Amazon S3 Glacier is an online data storage service provided by AWS. Just like AWS’s popular S3 service, Glacier provides users with a simple, secure, cloud-based data storage that can quickly be scaled up or down as needed. But unlike S3, which is designed to provide users with quick access to their data, Amazon Glacier is designed for the long-term storage of inactive data that will not need to be quickly retrieved.
It commonly takes between three-and-five hours to make a retrieval from Glacier. This long-term, slow-moving method is known as cold storage, hence the reason AWS named their service Glacier.
Following are some interesting facts about Amazon Glacier:
- Unlimited amount of data can be stored in Amazon Glacier.
- Amazon Glacier provides average annual durability of 99.999999999%
- While the data is uploaded in Amazon Glacier, it stores the data across multiple availability zones before it confirms the successful upload.
- One can enjoy the Amazon Glacier storage solution at the cost of just $0.007 per GB per month.
- Data stored in Amazon Glacier is immutable and is encrypted at rest by default.
Benefits of AWS S3 Glacier:
1. Fast Retrievals (1 – 5 minutes)
AWS S3 Glacier provides lightning fast data retrieval. You can retrieve data within 1 – 5 mins if it is Expedited. Also, Standard is available which takes 3 – 5 hours.
2. Scalability & Durability
S3 Glacier has a 99.999999999% durability. Uploaded data is automatically distributed across a minimum of three physical Availability Zones that are geographically separated.
3. Low Cost
Glacier allows you to store large amounts of data at a very low cost and also provide fast retrieval speeds. It would only cost you 0.0007$ per month for storing per GB and this is applicable only when it exceeds the free tier limit. You can receive 10 GB of data every month.
4. Highly supported by Partners, Vendors, and other AWS services
Not only AWS services support Glacier. Third-party software and MNC vendors who need to do Backup & Recovery, Archiving and Disaster Recovery use Amazon S3 Glacier.
5. Easy Querying
Amazon S3 Glacier is the only archiving service which allows a user to query in the management console itself and retrieve separate datasets from a huge data archive.
Features in Amazon S3 Glacier:
The key features of Glacier are:
- Data Retrieval features: These are features provided by Amazon Glacier for different speeds and making it more cost-effective.
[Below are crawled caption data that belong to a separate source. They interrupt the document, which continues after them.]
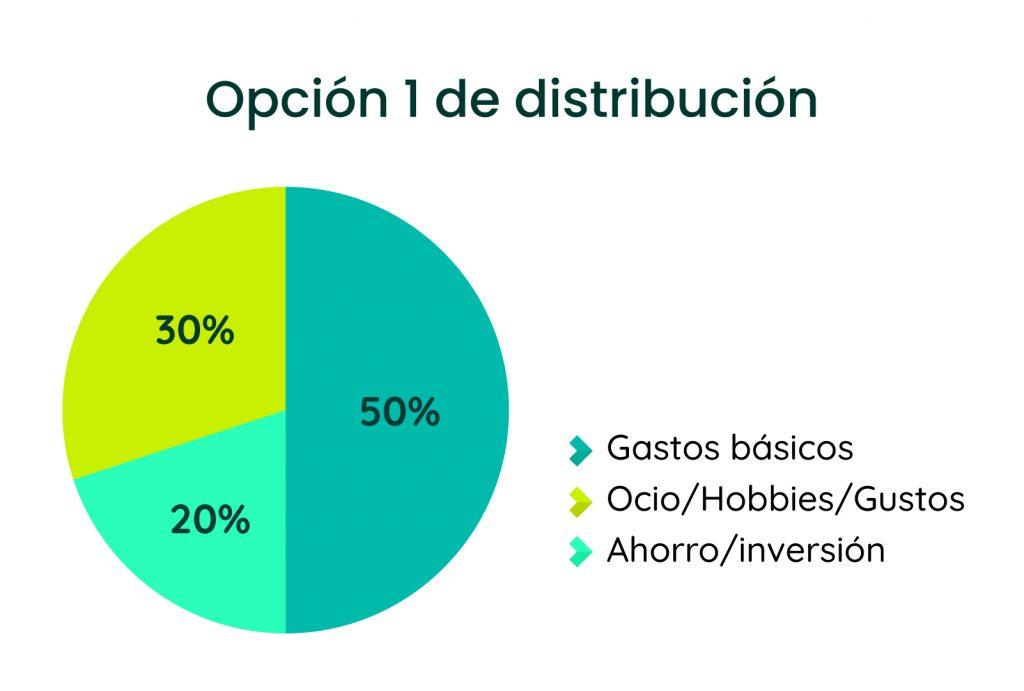Opción 1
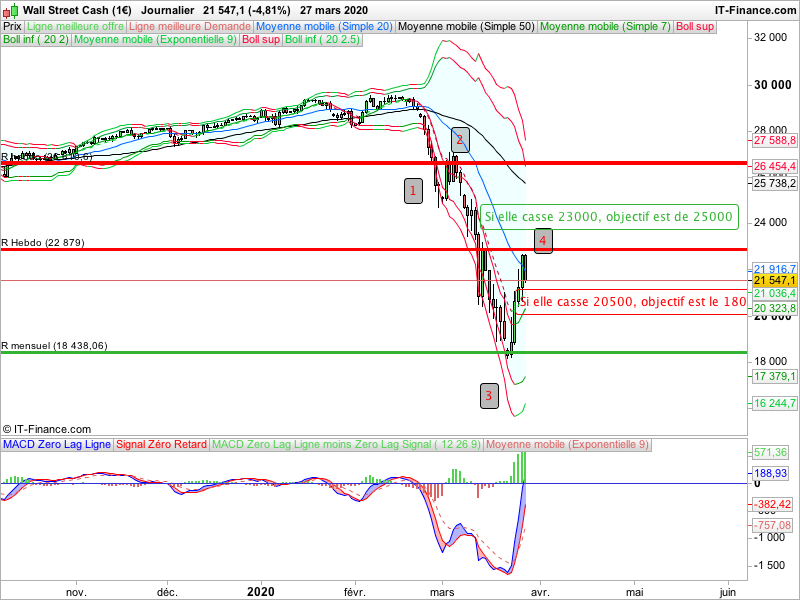 DOW-Journalier.png
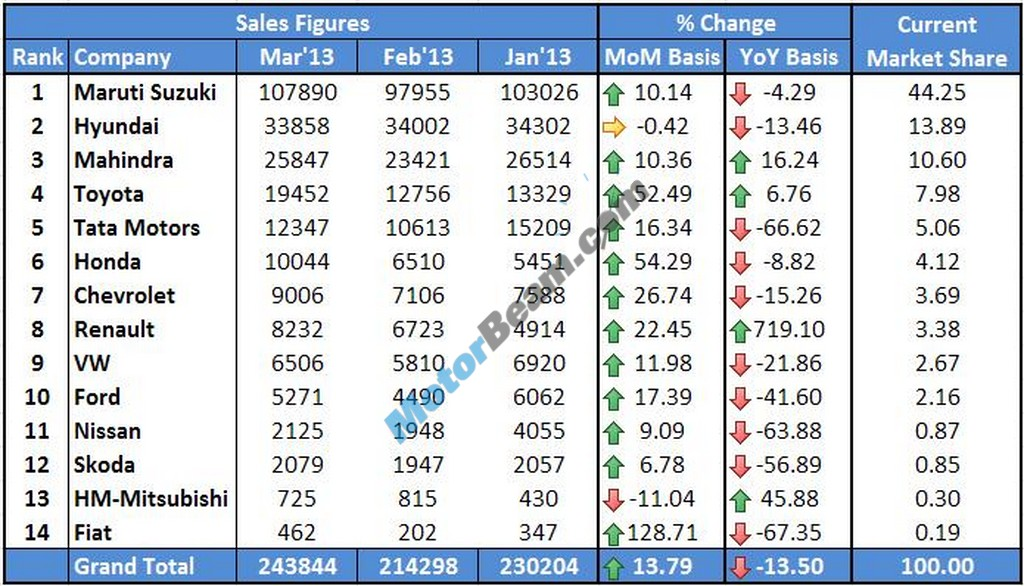 Car Sales March 2013 Main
There are three different retrieval methods – Expedited, Standard, and Bulk.
- Amazon Glacier select: AWS Let’s you to run queries directly on the archives rather than extracting the entire archive which reduces the access time.
- Vault lock: Glacier lets you create locks on individual vaults by applying policies. For instance, WORM (Write Once Read Many) policies can be used to prevent further edits after uploading.
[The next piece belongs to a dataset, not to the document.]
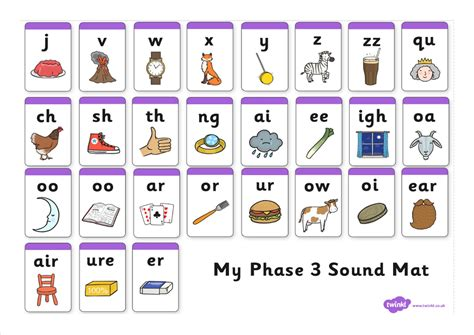 Letter Phonics letters and sounds primary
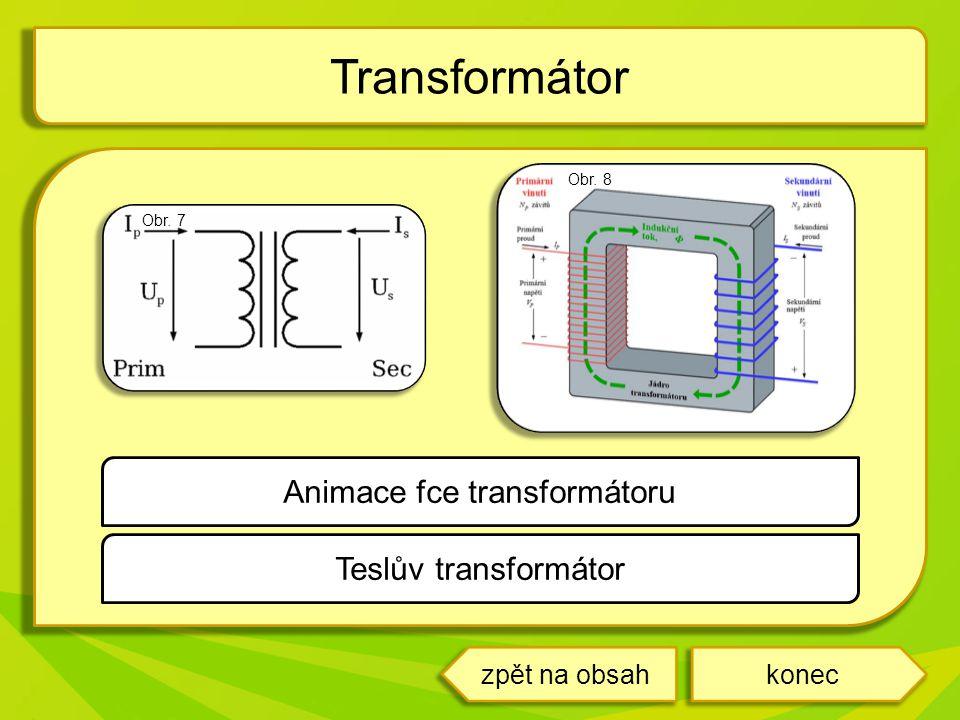 Animace fce transformátoru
- Access control: AWS IAM can be used to securely access the management console and also secure the S3 Glacier data.
- Vault inventory: Amazon S3 Glacier always has an inventory of all the archives in every vault. The inventory will contain the name, creation date, and description of the archives.
- AWS Software Development Kits (SDKs): All upload and retrieval functions are done by AWS SDKs or the APIs (Application Programming Interfaces). AWS SDK is supported by multiple programming languages and frameworks like JAVA, .NET, Python and PHP. Programming is made easy by SDKs and APIs.
Archives and Vaults in AWS S3 Glacier:
Archives and Vaults are at the core of the Glacier data model. Glacier is a REST-based web service, which means that it relies on the REST architecture. Job and Notification-configuration resources are included in the Glacier data model.
Glacier uses Archives and Vaults to store data.
The actual data is stored in archives. You can store any type of data in an archive, such as images, video, audio and documents. There are two ways to upload files to an archive. You can directly upload a single file and create an archive or you can “TAR” or “ZIP” multiple files and upload it as a single archive.
Following are some important pointers about Archives:
- Maximum size of a single archive is 40 terabytes
- Unlimited number of archives can be created
- Virtually unlimited data can be stored in S3 Glacier
- An archive cannot be updated after creation
We have stored the data in the archives, but where will the archives be stored and grouped? That is where Vaults come into play. Vaults are containers where you can store multiple archives.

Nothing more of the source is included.